I've got my own preferred resolutions pre-set with a switch and an aspect ratio flipper, you can ditch all this if it irks you. Resize input goes through Contrast Adaptive Sharpening. This is really important. I highly suggest you try it. I guarantee you that half of your generation faceplants are from garbage input. Ask me how I know. CAS won't fix garbage, but what it does fix is the weird blurring you get sometimes from resizing. I've put a comparison node in there so you can slide to the middle and have one hand free to slap your forehead.
Uhh what else is there... oh filenames, check the string nodes and concats, set to your preferred filing, prefix, suffix etc. If you want to save straight to video you can, but I'd advise saving frames. This is default- makes a unique folder (iterated int suffix to avoid saving in a previous folder, the number doesn't mean anything). A video is set to save at the end, but it is tagged at as a preview, with a high crf.
Unfortunately the demands of this setup necessitate the exclusion of an upscale and interpolation stage. You can add it, but it requires a lot of extra offloading and purges that can screw up your next generation. I've offloaded that stage to a different machine. Mac Studio with M2 Ultra actually handles it great, I was surprised. 4x upscale models can freak it out with huge batches, but for the most part it works great. But I digress. Point is, output is raw WAN.
Stages 1, 2, 3 have their own previews, the last preview is concatenated. The 1+2, 1+2+3, etc. previews are there but hidden and minimized in their stage groups. Too many previews.
Is that everything? Ah yes, bottom left prompt box has LoRA loaders next to it (will give you preview thumbs). That's there so you can do your experimental setups without going into the subgraph, play around, get it nailed down, then copy it to an open slot.
Obviously, by now, this is using WRAPPER nodes and LoRA Manager, 13 custom node packs in all. That's not a lot. Get all of them. If an idiot like me has a node, there is no reason at all why a genius like you does not.

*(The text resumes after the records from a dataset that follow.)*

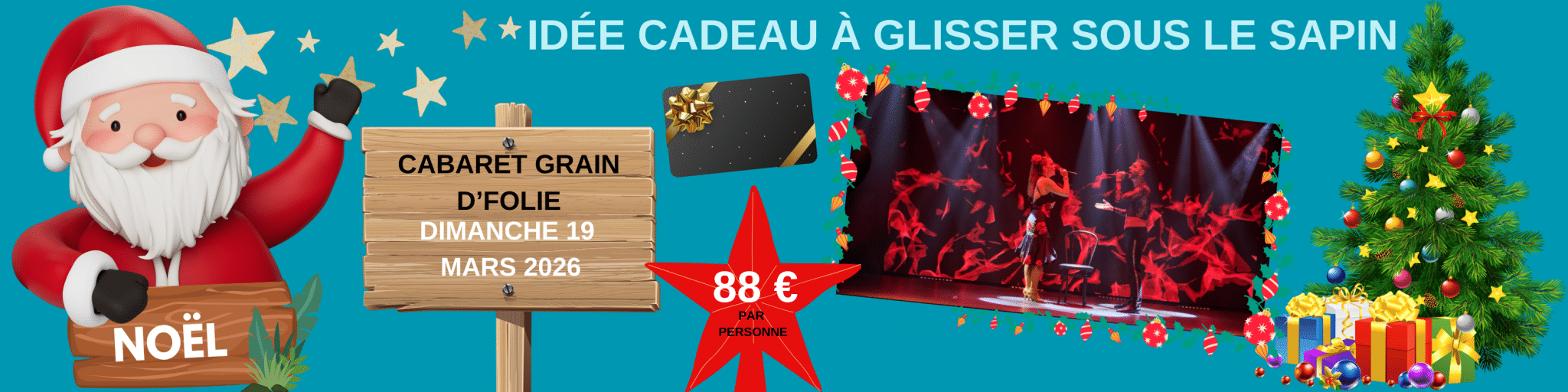 OFFRE NOEL - 1 (3)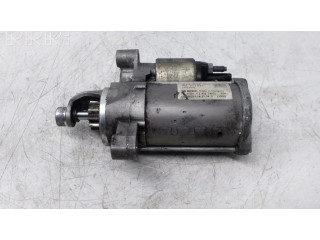 Стартер  06L911021, 0001172402   Audi A4 S4 B9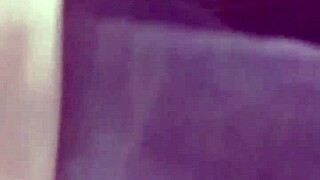 dare you peek at this hot young 18+ booty shaking seductively?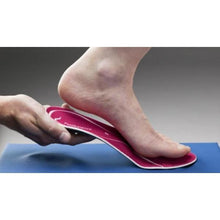 Load image into Gallery viewer, Orthotic Foot Insoles for Men and Women-birthday-gift-for-men-and-women-gift-feed.com
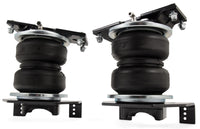 Air Lift LoadLifter 5000 Air Spring Kit 17 Ford Super Duty Pick Up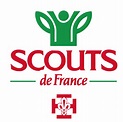 scouts de france
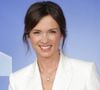 Jenifer prépare un album de reprises dont le premier single, Mourir sur scène, est déjà sorti.

Isabelle Ithurburu - Photocall de l’Upfront 2026 de TF1 à la Seine Musicale à Boulogne-Billancourt le 18 juin 2026. C’est à l’occasion de sa traditionnelle présentation aux annonceurs («upfront») que le groupe TF1 a choisi d’annoncer ce jeudi soir la concrétisation de son accord de distribution signé avec il y a un an jour pour jour avec Netflix. © Coadic Guirec/Bestimage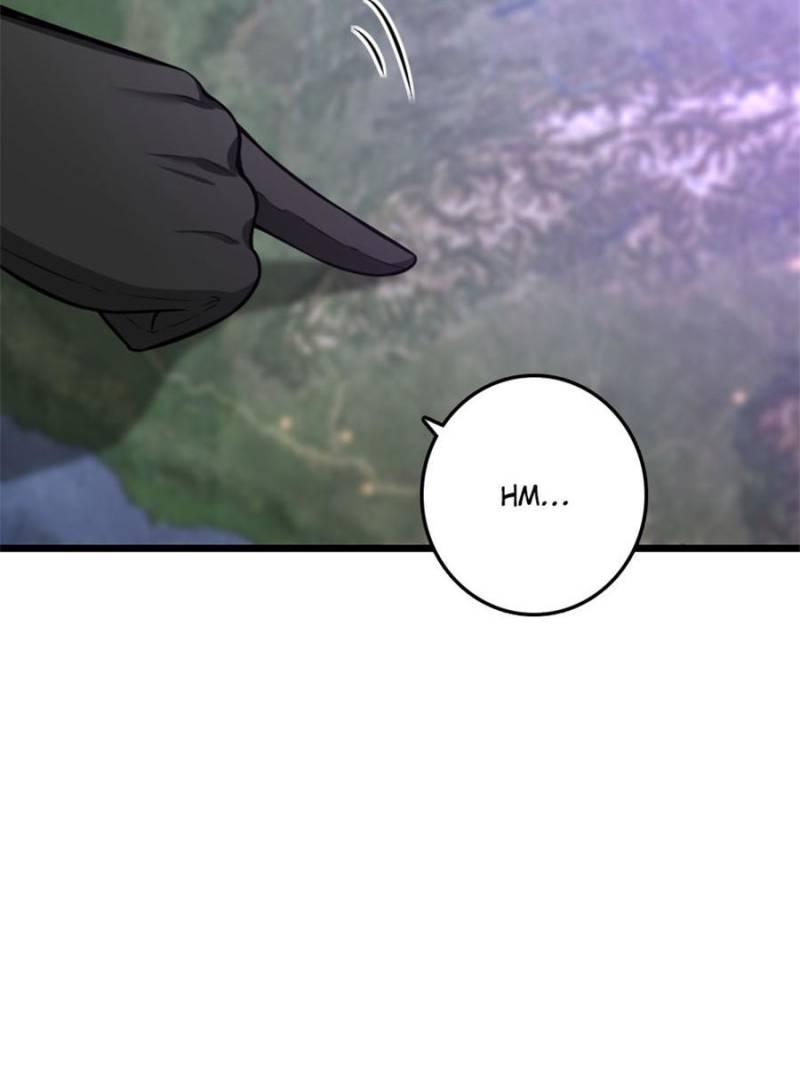 Chapter 415 — Page 113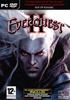 Voir la fiche EverQuest II : Rise of Kunark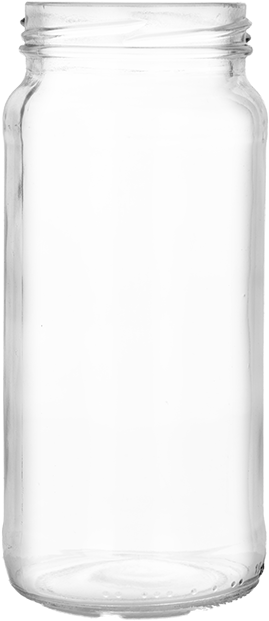 750 X 750 4 - Glass Bottle (750x750), Png Download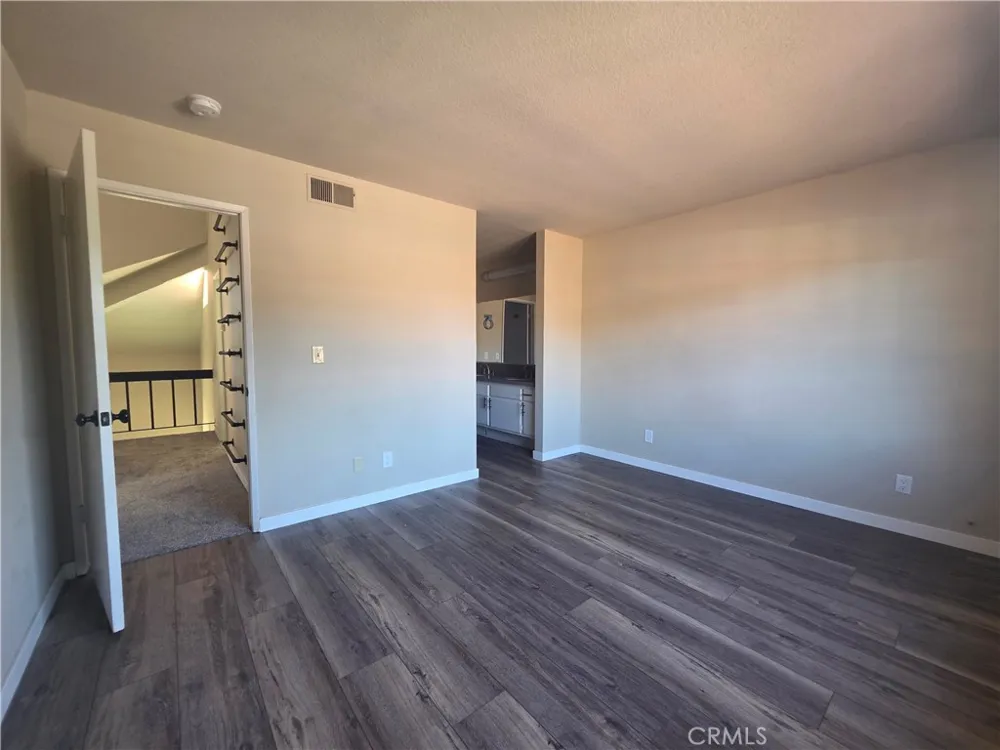 7800 Reagan Jurupa Valley, CA 92509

Sometimes you can get away with substituting core nodes, sometimes you can't. Some people actually know what they are doing. I hope to be one of those people when I grow up.
There are copious notes in the WF. Anything noteworthy has a note. Please do let me know if you use this and encounter bugs. I love being embarrassed. And it's hard to debug every permutation of every setting, so there are bound to be landmines in here.
Oh did I mention that this workflow is a monster? It will spit out 309 frames. I run comfy on a Cray X-MP with a neural net processor, a learning computer. But it gets so hot when I run this that I can't even sit on the seats. You have been warned: do not sit on the computer - you will get burned.
128GB of RAM will get you through safely. You'll probably have a few percent left over at the end, but unload what you can first. Definitely turn off defender, firewalls, and anti-virus stuff whenever using any of my workflows. They suck RAM like vacuums.
Try VRAM too. You need some of that, but not as much as the RAM. If you are one of those GGUF pussies, I can't help you. Go away.